In today’s Gospel, we hear, over and over, the word “see”. The disciples rejoiced when they saw the Lord (Jn 20:20). They tell Thomas: “We have seen the Lord” (v. 25). But the Gospel does not describe how they saw him; it does not describe the risen Jesus. It simply mentions one detail: “He showed them his hands and his side” (v. 20). It is as if the Gospel wants to tell us that that is how the disciples recognized Jesus: through his wounds. The same thing happened to Thomas. He too wanted to see “the mark of the nails in his hands” (v. 25), and after seeing, he believed (v. 27).
Despite his lack of faith, we should be grateful to Thomas, because he was not content to hear from others that Jesus was alive, or merely to see him in the flesh. He wanted to see inside, to touch with his hand the Lord’s wounds, the signs of his love. The Gospel calls Thomas Didymus (v. 24), meaning the Twin, and in this, he is truly our twin brother. Because for us too, it isn’t enough to know that God exists. A God who is risen but remains distant does not fill our lives; an aloof God does not attract us, however just and holy he may be. No, we too need to “see God”, to touch him with our hands and to know that he is risen, and risen for us.
How can we see him? Like the disciples: through his wounds. Gazing upon those wounds, the disciples understood the depth of his love. They understood that he had forgiven them, even though some had denied him and abandoned him. To enter into Jesus’ wounds is to contemplate the boundless love flowing from his heart. This is the way. It is to realize that his heart beats for me, for you, for each one of us. Dear brothers and sisters, we can consider ourselves Christians, call ourselves Christians and speak about the many beautiful values of faith, but, like the disciples, we need to see Jesus by touching his love. Only thus can we go to the heart of the faith and, like the disciples, find peace and joy (cf. vv. 19-20) beyond all doubt.
Thomas, after seeing the Lord’s wounds, cried out: “My Lord and my God!” (v. 28). I would like to reflect on the adjective that Thomas repeats: my. It is a possessive adjective. When we think about it, it might seem inappropriate to use it of God. How can God be mine? How can I make the Almighty mine? The truth is, by saying my, we do not profane God, but honor his mercy. Because God wished to “become ours”. As in a love story, we tell him: “You became man for me, you died and rose for me and thus you are not only God; you are my God, you are my life. In you, I have found the love that I was looking for, and much more than I could ever have imagined”.

______________________________

§ Objectives
**a)** Repeat the homily word for word, starting with "In today’s Gospel, we" and going on through "believed (v. 27).".
**b)** According to the homily, what does the name Didymus mean?
These rows have no connection to the homily.

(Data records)

______________________________

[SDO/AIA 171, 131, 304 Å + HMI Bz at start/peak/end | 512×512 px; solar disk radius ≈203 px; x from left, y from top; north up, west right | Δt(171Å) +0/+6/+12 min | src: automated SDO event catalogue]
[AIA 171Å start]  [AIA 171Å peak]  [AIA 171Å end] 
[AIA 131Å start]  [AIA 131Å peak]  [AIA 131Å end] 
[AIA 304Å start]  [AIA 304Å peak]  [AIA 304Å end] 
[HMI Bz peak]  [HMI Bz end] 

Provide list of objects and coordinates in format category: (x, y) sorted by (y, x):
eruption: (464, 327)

______________________________

§ Results in order
**a)**
In today’s Gospel, we hear, over and over, the word “see”. The disciples rejoiced when they saw the Lord (Jn 20:20). They tell Thomas: “We have seen the Lord” (v. 25). But the Gospel does not describe how they saw him; it does not describe the risen Jesus. It simply mentions one detail: “He showed them his hands and his side” (v. 20). It is as if the Gospel wants to tell us that that is how the disciples recognized Jesus: through his wounds. The same thing happened to Thomas. He too wanted to see “the mark of the nails in his hands” (v. 25), and after seeing, he believed (v. 27).

**b)** It means the Twin.